— Listed records —
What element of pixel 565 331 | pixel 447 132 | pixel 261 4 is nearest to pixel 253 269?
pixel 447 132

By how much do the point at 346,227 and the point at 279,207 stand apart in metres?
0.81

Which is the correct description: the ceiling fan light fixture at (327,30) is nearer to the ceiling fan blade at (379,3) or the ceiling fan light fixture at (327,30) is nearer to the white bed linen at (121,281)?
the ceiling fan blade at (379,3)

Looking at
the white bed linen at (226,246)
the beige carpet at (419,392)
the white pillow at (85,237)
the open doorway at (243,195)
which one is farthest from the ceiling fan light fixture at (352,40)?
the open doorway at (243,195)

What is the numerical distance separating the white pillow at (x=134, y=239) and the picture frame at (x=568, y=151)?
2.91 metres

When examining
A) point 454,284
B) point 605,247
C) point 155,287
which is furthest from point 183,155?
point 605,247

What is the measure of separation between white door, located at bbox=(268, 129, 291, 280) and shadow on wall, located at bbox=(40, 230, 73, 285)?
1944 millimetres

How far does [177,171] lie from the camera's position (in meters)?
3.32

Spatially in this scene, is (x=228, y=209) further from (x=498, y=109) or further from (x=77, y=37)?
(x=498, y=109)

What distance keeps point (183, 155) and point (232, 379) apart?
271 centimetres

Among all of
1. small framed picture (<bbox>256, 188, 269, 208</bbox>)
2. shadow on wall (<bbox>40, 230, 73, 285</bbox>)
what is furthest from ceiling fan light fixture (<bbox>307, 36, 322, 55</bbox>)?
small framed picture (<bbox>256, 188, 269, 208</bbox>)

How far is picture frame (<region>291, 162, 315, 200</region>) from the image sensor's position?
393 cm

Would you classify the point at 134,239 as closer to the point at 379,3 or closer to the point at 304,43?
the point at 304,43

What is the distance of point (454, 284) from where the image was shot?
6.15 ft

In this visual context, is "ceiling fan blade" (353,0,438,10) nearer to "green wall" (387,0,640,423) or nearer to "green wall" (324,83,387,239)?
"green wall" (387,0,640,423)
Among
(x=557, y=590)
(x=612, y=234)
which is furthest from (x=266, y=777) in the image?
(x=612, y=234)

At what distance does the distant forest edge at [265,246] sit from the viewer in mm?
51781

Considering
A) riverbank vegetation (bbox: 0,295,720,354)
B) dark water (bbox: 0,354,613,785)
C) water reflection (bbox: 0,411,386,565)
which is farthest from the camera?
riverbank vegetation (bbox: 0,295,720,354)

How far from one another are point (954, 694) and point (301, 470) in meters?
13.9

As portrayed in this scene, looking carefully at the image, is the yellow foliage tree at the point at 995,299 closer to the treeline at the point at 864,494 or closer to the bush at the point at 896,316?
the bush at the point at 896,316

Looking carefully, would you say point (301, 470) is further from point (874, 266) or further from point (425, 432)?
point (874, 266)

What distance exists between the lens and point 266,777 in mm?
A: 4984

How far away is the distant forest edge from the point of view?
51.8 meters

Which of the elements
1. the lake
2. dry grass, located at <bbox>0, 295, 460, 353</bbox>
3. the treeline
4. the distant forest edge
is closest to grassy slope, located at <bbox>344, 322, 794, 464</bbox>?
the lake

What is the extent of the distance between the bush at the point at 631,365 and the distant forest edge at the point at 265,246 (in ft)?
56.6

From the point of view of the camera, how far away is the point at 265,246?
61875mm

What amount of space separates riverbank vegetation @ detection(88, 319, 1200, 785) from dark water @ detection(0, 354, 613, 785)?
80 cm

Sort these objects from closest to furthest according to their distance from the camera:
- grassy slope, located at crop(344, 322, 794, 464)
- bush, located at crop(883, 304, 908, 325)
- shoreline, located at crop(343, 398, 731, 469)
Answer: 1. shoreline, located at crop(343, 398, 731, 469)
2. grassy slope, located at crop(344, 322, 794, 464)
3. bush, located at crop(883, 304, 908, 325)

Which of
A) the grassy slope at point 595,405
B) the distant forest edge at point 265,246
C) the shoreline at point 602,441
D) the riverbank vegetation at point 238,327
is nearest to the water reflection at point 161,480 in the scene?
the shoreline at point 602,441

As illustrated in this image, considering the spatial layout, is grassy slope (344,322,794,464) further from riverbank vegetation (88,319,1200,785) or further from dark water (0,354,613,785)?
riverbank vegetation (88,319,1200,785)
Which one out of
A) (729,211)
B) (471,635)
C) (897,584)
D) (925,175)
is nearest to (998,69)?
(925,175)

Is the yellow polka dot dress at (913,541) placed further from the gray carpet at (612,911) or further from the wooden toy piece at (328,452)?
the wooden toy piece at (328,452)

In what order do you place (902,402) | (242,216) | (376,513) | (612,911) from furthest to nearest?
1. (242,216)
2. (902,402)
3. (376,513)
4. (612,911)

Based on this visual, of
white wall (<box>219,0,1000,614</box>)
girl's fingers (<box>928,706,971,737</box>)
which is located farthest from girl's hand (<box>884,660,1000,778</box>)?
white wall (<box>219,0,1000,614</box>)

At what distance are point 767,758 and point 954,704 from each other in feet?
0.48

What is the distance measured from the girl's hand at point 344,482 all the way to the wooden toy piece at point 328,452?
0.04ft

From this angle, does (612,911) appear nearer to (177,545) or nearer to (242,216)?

— Problem statement —
Present the lines of the material from the line containing "Sort these objects" through the line containing "- shoreline, located", inclusive, as a numbered list, omitting any blank lines.

— Response for this exercise —
1. Sort these objects from closest to furthest according to their distance from the camera:
2. - grassy slope, located at crop(344, 322, 794, 464)
3. - bush, located at crop(883, 304, 908, 325)
4. - shoreline, located at crop(343, 398, 731, 469)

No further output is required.